Adams and Fulton Sts detail, Insurance Maps of Peoria, Sanborn 1927, Local History and Geneology Room, Peoria Public Library

I double back on Main one block north, then head left on SW Adams another block. The old Clinton House used to stand at Fulton and Adams Streets. The conversation I had with Chris Farris at the Local History and Geneology Department earlier today led me to the white terra cotta glazed two-story department store building that used to be Newberry’s. Therefore, I take photos of that location. However, the more I dig, the more I discover that can’t be the site. A closer reading of the Abraham Lincoln Sees Peoria account of Lincoln’s visit to the Clinton House, and double-checking the 1927 Sanborn map against postcards of the Clinton House and the Block & Kuhl Department Store that was built on the site, reveal that the Block & Kuhl department store, and thus the Clinton House, stood on the other side of the street.
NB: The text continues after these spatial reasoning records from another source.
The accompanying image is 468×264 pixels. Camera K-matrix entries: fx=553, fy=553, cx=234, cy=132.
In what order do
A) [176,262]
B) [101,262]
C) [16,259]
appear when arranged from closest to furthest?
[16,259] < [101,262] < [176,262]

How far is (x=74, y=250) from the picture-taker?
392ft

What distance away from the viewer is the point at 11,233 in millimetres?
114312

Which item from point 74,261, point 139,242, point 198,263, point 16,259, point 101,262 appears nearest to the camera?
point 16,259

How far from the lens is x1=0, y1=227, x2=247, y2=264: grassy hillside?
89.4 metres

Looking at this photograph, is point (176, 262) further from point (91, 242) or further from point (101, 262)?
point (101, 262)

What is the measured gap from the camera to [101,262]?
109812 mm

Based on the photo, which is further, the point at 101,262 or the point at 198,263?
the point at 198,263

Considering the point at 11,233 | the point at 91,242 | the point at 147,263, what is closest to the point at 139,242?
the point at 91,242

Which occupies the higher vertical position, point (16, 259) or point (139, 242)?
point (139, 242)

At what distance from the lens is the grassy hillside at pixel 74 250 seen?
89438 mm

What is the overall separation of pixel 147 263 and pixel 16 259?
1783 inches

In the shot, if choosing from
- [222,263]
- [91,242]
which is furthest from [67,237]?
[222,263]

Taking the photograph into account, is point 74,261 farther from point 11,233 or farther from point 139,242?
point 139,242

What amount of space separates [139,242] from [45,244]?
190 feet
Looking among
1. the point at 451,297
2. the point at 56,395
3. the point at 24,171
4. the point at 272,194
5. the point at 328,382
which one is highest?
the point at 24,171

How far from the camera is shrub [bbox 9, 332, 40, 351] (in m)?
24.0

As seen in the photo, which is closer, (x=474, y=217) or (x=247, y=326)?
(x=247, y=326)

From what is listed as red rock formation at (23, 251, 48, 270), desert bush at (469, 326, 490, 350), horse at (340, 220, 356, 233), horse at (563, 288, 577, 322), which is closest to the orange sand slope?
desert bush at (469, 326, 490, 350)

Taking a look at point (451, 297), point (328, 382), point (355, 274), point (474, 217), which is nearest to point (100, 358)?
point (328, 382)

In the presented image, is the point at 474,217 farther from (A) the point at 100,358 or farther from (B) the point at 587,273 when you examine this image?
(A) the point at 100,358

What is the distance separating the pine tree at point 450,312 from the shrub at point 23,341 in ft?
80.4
The old Chase Bank Building stands there now.

Chase Bank Building, photo by Dave Zalaznik, use courtesy of Peoria Journal Star, Illinois

Former Chase Bank Building which stands at the former site of Clinton House and then the Block & Kuhl department store, photo by Dave Zalaznik, use courtesy of Peoria Journal Star

Aerial view of Adams and Fulton with the ‘The Big White Store’ Block & Kuhl, once Schipper & Block, now the site of the old Chase Bank Building and once the site of the old Clinton House, Peoria IL, Local History & Geneology Collection, Peoria Public Library

Selection from the Peoria Register and North-Western Gazetteer, February 15, 1840, p 3, Library of Congress

More digging for details of the Clinton House and Lincoln’s visit here uncovers a newspaper announcement of the re-opening of Clinton Hall to the public under John King’s management. The Peoria Register and North-Western Gazetteer published this on February 15th, 1840, but the announcement includes an earlier date: November 16, 1839. Therefore, King had already been running the house for nearly 3 months when Lincoln and 120 other men dined here on February 10, 1840. The dinner followed a rally for Whig presidential candidate William Henry Harrison on February 10th, 1840, at which Lincoln spoke.

Lincoln was a committed Whig before he joined the Republican Party, which was formed 14 years after the Harrison rally. As a Whig, he supported protectionist policies such as high tariffs on imported goods, intended to boost American wages and industry. Today, this sort of policy is more likely to be found on the Democratic side of the political aisle, but not always. Bernie Sanders’ platform, in his bid for the Democratic presidential nomination, included many protectionist policies, but our current Republican president Donal Trump has also advocated slapping high taxes on imports. I wonder what Lincoln would think now, given the additional economic evidence from the past 150-plus years. I don’t believe, myself, that protectionism helps labor in the long run, neither here nor abroad: it blocks access to goods that people need and want and keeps too many out of the workforce. Such tariffs are based on the idea that the marketplace is a zero-sum game, like trying to make and share a pie when only one size tin is available. In reality, however, the more people who can and do participate in making the pie, there’s no market-imposed limits to the size. (There are ecological limits, but that’s another story.) It takes regulation, not tariffs, to ensure that a few greedy gobblers don’t keep others from enjoying the bounty too.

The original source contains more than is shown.